Both A.I.s (Tay.ai and YouTube A.I.) receive their inputs from a population of human users, and are optimized to maximize engagement. One difference between the two A.I.s, is that Tay.ai’s (mis)alignment became public and obvious after a few tweets, and the A.I. was promptly discontinued due to ethical and moral concerns following its endorsement of extremist values. In contrast, understanding YouTube’s A.I. alignment requires the ability to “see the forest for the trees” by scraping the recommendation network and watching hundreds of recommended videos. This lack of transparency in video recommendations makes deviations from ethical and moral norms more difficult to detect.

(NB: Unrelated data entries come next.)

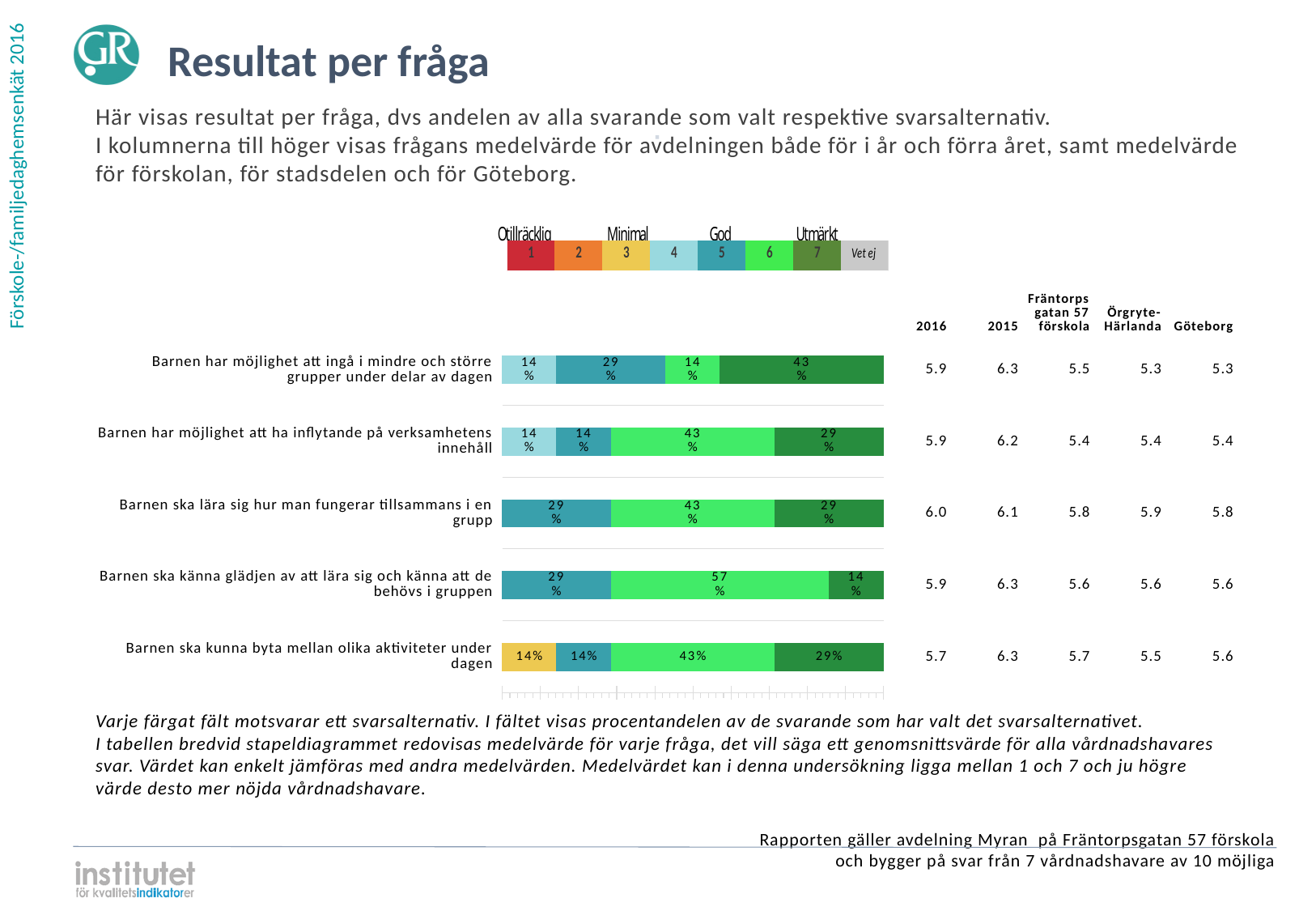
What percentage of respondents chose answer 7 (Utmärkt) for 'Barnen har möjlighet att ingå i mindre och större grupper under delar av dagen'? 43% For 'Barnen har möjlighet att ha inflytande på verksamhetens innehåll', which is larger: the share for answer 6 or the share for answer 7? Answer 6 What percentage of respondents chose answer 3 for 'Barnen ska kunna byta mellan olika aktiviteter under dagen'? 14% What kind of chart is used to show the results per question? Stacked bar chart How many answer alternatives does the legend above the chart list? 8 What is the total of the segments in the bar for 'Barnen har möjlighet att ingå i mindre och större grupper under delar av dagen'? 100% How many questions (categories) are shown in the bar chart? 5 Which answer alternative has the largest share for 'Barnen ska lära sig hur man fungerar tillsammans i en grupp'? 6 What colour represents answer alternative 7 (Utmärkt) in the legend? Dark green What percentage of respondents chose answer 6 for 'Barnen ska känna glädjen av att lära sig och känna att de behövs i gruppen'? 57% What is the difference between the share for answer 6 and the share for answer 7 in 'Barnen ska känna glädjen av att lära sig och känna att de behövs i gruppen'? 43% What is the 2016 mean value for 'Barnen ska lära sig hur man fungerar tillsammans i en grupp'? 6.0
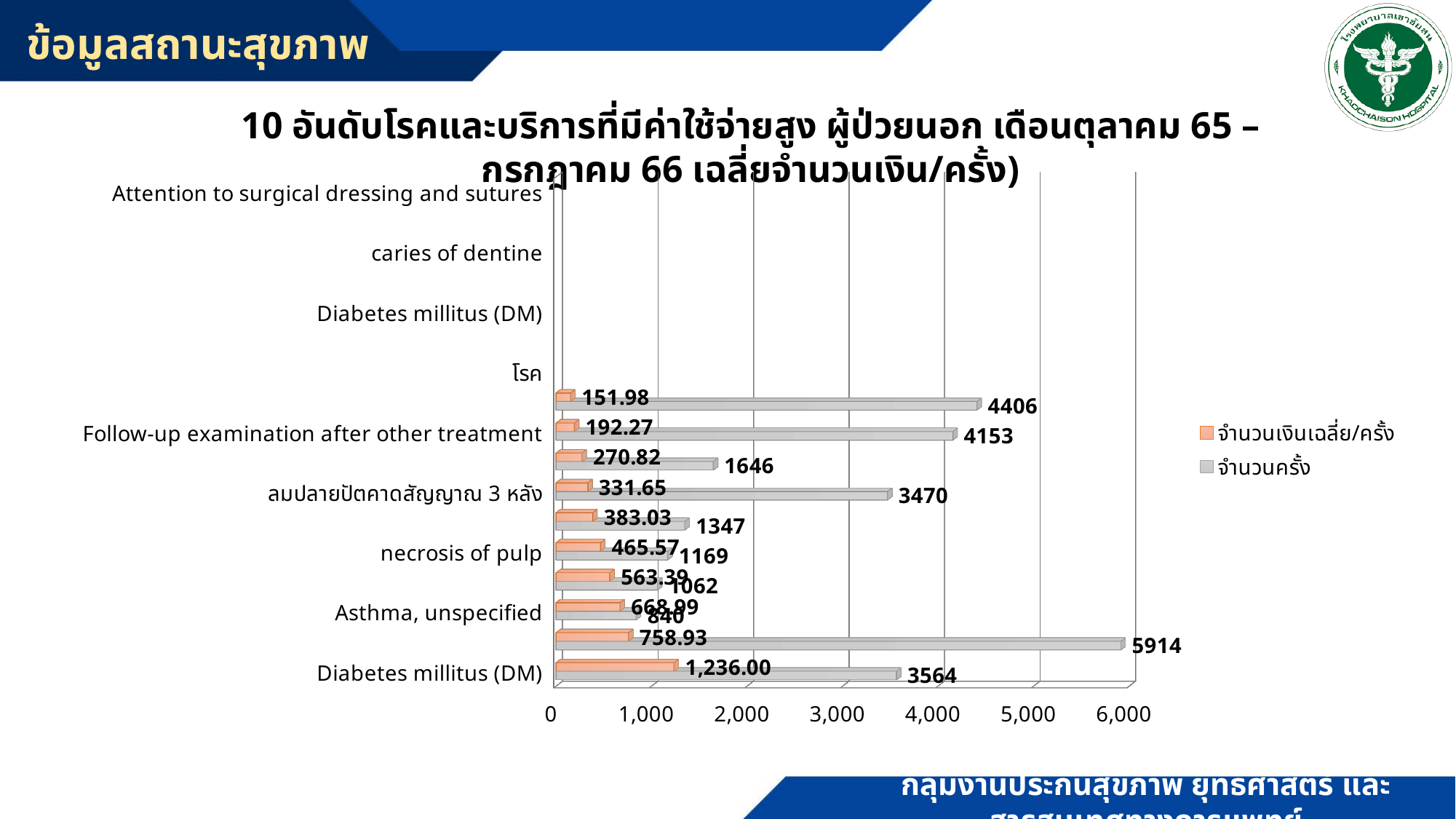
How many pairs of bars (categories) are plotted in the chart? 10 How many series does the legend list? 2 What is the highest value shown for the จำนวนครั้ง series? 5914 What is the จำนวนเงินเฉลี่ย/ครั้ง value for the bottom-most pair of bars in the chart? 1,236.00 What is the difference between the highest and lowest จำนวนครั้ง values (5914 and 840)? 5074 What is the lowest value shown for the จำนวนครั้ง series? 840 What is the lowest value shown for the จำนวนเงินเฉลี่ย/ครั้ง series? 151.98 What are the two series named in the legend? จำนวนเงินเฉลี่ย/ครั้ง and จำนวนครั้ง What kind of chart is shown on the slide? bar chart What is the จำนวนครั้ง value for the bottom-most pair of bars in the chart? 3564 What is the highest value shown for the จำนวนเงินเฉลี่ย/ครั้ง series? 1,236.00 Which series is drawn in orange according to the legend? จำนวนเงินเฉลี่ย/ครั้ง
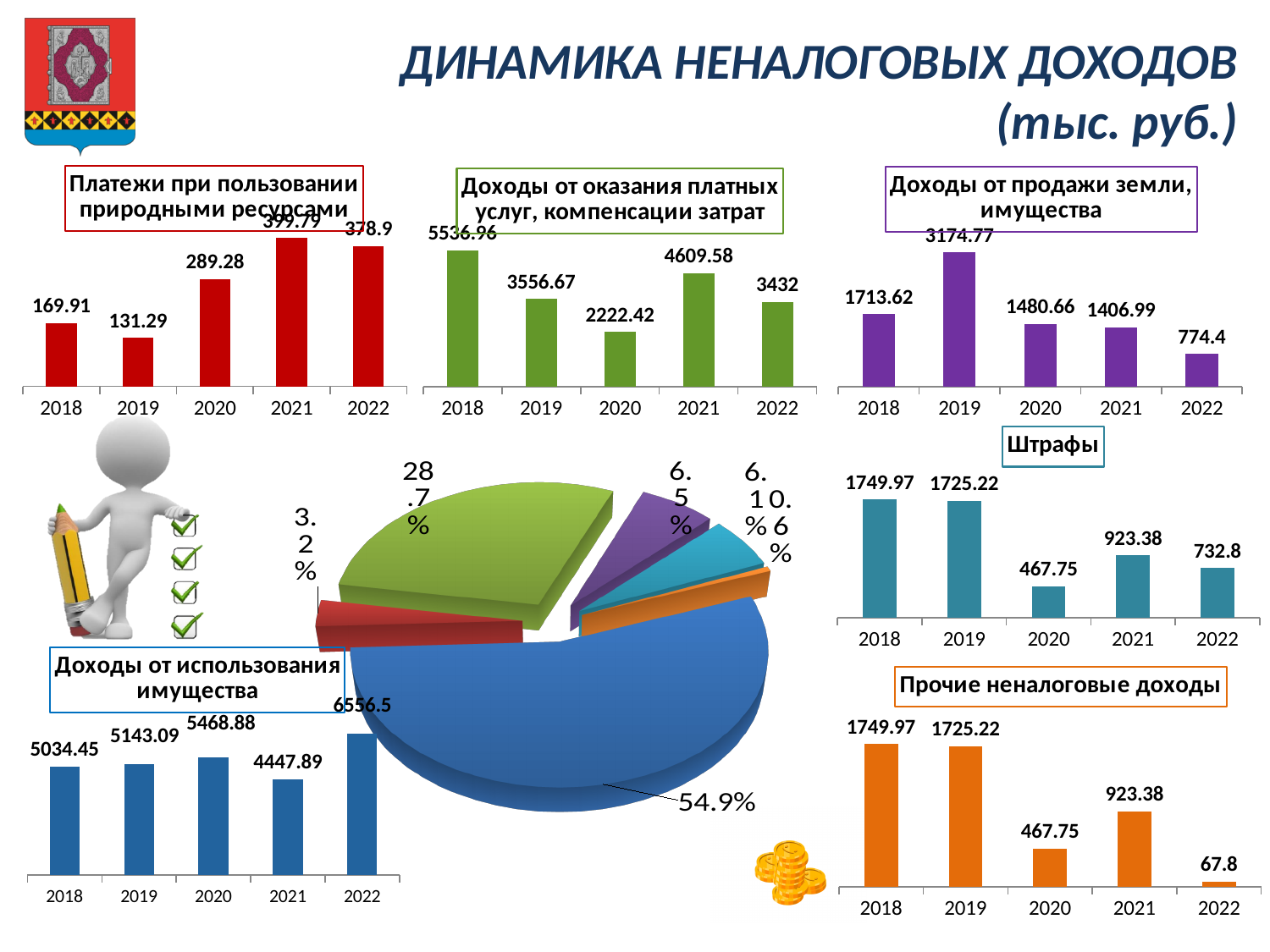
How many years are shown in the chart 'Штрафы'? 5 In the chart 'Доходы от использования имущества', what is the difference between the values for 2022 and 2021? 2108.61 In the chart 'Платежи при пользовании природными ресурсами', what is the value for 2020? 289.28 In the chart 'Доходы от оказания платных услуг, компенсации затрат', what is the value for 2021? 4609.58 In the chart 'Прочие неналоговые доходы', what is the value for 2022? 67.8 In the chart 'Доходы от продажи земли, имущества', what is the value for 2022? 774.4 In the chart 'Доходы от использования имущества', which year has the highest value? 2022 In the chart 'Доходы от оказания платных услуг, компенсации затрат', which year has the lowest value? 2020 In the chart 'Доходы от продажи земли, имущества', which year has the highest value? 2019 What kind of chart is the chart in the centre of the slide with the 54.9% slice? pie chart In the chart 'Штрафы', is the value for 2020 larger or smaller than the value for 2021? smaller In the chart 'Платежи при пользовании природными ресурсами', which year has the lowest value? 2019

We need transparency to make YouTube’s alignment easier to observe in real-time.
We propose that A.I. recommendation transparency can be increased by answering two questions:
- What does YouTube recommend in average?
Giving users the option to see a random recommendation made on a given day, as can be done on Twitter and other sites, would enable the public to assess YouTube’s A.I. general alignment.
- Does the A.I. favor specific videos?
To answer this question, three variables are needed: the number of views, the number of views resulting from AI recommendations, and the total number of recommendations (the number of views on a video is already public.)
Using these three variables we can compute:
a) A.I. boost = (views from recommendations) / views
This metric shows the influence of the A.I. in the views of a given video.
b) A.I. efficiency = (views from recommendations) / recommendations
This metric shows how successful the A.I. is at recommending a given video.
The combination of these metrics can help understand A.I. alignment, and its role in the recommendations of fake news. For instance:
Are fake news on YouTube spread primarily by humans or by the A.I.?
Several hundred videos recommended by the A.I. on the eve of the election conveyed fake news or misleading information. For instance:
- BREAKING: VIDEO SHOWING BILL CLINTON RAPING 13 YR-OLD WILL PLUNGE RACE INTO CHAOS ANONYMOUS CLAIMS (2,274,526 views)
- YOKO ONO: “I HAD AN AFFAIR WITH HILLARY CLINTON IN THE ’70S” (1,457,089 views)
- “BREAKING: Michael Moore Admits Trump Is Right” (1,238,606 views)
- “PROOF NWO & ILLUMINATI ARE REAL & HISTORY IS A LIE” (1,227,853 views)
- “FBI Exposes Clinton Pedophile Satanic Network” (1,221,071 views)
- “ALERT SHOCKING! ANONYMOUS TO REVEAL BILL CLINTON PEDO VIDEO HILLARY FOR PRISON!” (1,118,067 views)
Were these fake news viewed so many times because they were shared by humans on Facebook/ Twitter/etc., or because they were pushed by the recommendation A.I.? Knowing the “A.I. boost” for these videos would answer this question.
We have examined the network of YouTube A.I. recommendations and seen that YouTube’s A.I. mostly recommended Trump before the election. We also found that recommendations favored the flat earth theory. Is YouTube’s A.I. always favoring specific candidates or values? Are those candidates or values similar to the ones Tay.ai favored? Were YouTube fake news shared primarily by the A.I. or by humans? We propose transparency metrics to answer these questions.
Guillaume Chaslot, ex-Microsoft and Google engineer, CEO at IntuitiveAI
Andreea Gorbatai, Assistant Professor, UC Berkeley
Edit: Analyzing the hundreds of recommendations led to observing numerous type of bias: asymmetry of recommendations towards candidates, fake news, anti-media resentment, etc… The most prevalent bias seemed to me that recommendations were divisive. The asymmetry towards one candidate might be explained by the fact that he was more divisive than his opponent.